I spoke with Tim Irwin by phone; Irwin's based out of Salt Lake City, while his friend and filmmaking partner Keith is in Seattle. But their hearts, it would seem, lie somewhere near San Pedro, California, circa 1983.
Craig Phillips: What's the origin of the film's title?
Tim Irwin: Mike Watt actually suggested it. We were struggling with a few different ideas for titles and ran them by Watt, and he said, well why not "We Jam Econo." And of course that made so much sense, as the term itself was almost a code of ethics that The Minutemen lived by. They ran a tight ship, because if they didn't, if things got too sloppy, they wouldn't have been able to do what they did. They kept things cheap so they could survive and do what they loved. And that was an approach we took with the film, too.
CP: It's sort of like an early "DIY" type phrase...
TI: Very much so, before that term was in vogue.
CP: Were you and Keith fans of The Minutemen originally or did you run across them later?
TI: No, we were too young - in '85 I was about 12 years old, and didn't discover them until about 1988. In fact, we both discovered them the same week but in different ways. I was a skateboarder and had bought this video called "Streets on Fire," a Santa Cruz video, and the very first song on it was [The Minutemen's] "Paranoid Chant." And there were a handful of other Minutemen songs on there, plus some firehose [Watt's other band] tunes. I got all excited and looked at the credits to find out who it was. I went out and bought "Post-Mersh volume 3." The same week, Keith, my partner, was digging through his brother's old Spin magazines, and found some article describing them as (I'm paraphrasing), "If the standard three minute pop song is a sentence, then The Minutemen's songs are an exclamation point." That really intrigued him, so he went out and bought some of their records, too. We both had video production class together in high school and came to class one day, with me saying "I saw this skate video with this awesome music" and he was like, "I just went out and bought those records!"
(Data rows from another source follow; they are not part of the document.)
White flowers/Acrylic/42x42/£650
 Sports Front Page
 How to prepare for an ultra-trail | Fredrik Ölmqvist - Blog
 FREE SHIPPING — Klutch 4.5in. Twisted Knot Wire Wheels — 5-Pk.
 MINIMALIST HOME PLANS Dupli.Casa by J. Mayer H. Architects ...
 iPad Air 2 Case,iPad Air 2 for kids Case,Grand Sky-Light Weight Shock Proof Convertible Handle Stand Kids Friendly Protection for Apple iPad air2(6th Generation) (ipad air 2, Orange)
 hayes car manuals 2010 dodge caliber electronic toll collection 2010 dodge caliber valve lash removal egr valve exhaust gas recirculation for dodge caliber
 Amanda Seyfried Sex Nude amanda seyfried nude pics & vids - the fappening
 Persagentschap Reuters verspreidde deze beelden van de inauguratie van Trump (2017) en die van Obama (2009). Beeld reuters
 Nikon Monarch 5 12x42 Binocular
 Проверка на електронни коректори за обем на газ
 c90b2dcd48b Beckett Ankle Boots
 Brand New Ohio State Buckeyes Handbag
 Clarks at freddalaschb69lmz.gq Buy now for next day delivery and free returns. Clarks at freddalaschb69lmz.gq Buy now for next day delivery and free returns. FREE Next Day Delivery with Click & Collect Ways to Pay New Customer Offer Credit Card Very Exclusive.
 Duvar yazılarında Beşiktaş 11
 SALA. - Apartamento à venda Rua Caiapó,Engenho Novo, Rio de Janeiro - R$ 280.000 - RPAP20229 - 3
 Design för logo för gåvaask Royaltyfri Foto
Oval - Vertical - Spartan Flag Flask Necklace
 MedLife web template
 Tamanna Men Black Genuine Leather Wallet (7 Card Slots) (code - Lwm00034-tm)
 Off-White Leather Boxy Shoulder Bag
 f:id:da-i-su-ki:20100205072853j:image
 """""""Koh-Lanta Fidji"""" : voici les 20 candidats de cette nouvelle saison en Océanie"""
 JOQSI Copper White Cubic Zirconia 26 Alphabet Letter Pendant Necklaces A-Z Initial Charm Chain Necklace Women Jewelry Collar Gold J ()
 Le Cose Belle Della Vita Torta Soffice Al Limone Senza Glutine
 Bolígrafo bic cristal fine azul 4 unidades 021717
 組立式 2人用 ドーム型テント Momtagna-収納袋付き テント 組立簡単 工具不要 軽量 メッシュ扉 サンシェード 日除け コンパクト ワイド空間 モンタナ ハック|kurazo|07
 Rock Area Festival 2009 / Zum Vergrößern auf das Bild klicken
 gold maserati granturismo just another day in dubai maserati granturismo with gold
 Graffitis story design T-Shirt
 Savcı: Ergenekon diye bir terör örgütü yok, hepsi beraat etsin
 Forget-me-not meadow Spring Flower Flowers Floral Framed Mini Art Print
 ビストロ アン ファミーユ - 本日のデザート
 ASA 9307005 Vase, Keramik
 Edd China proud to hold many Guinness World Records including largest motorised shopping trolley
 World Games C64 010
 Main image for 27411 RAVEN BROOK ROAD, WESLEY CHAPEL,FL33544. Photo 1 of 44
So that's how we discovered them and were of course really bummed to find out they weren't around any more. We started going to firehose shows - at least they were still around.
CP:What made you compelled to actually put together a film about them?
TI: It started back in high school, too, with those video production and radio production classes. We always talked about how nobody had done a documentary about The Minutemen. Then we lost contact for ten years or so after high school. When we did meet up again, Keith was real surprised to find out that I'd been doing documentaries and sports films (BMX and skateboarding). And he'd been doing a lot of college radio and other music related stuff. The company I'd been working for was just about to go under, so it seemed like a good time to do a film.
CP: Was this the first time you'd actually directed a feature film?
TI: I'd co-directed a film before. And this was really both Keith and I directing and producing together, so it was a similar role feel to other films I'd done in the past.
CP: How did you go about getting concert footage for the film? I imagined it being hard to come by good Minutemen footage.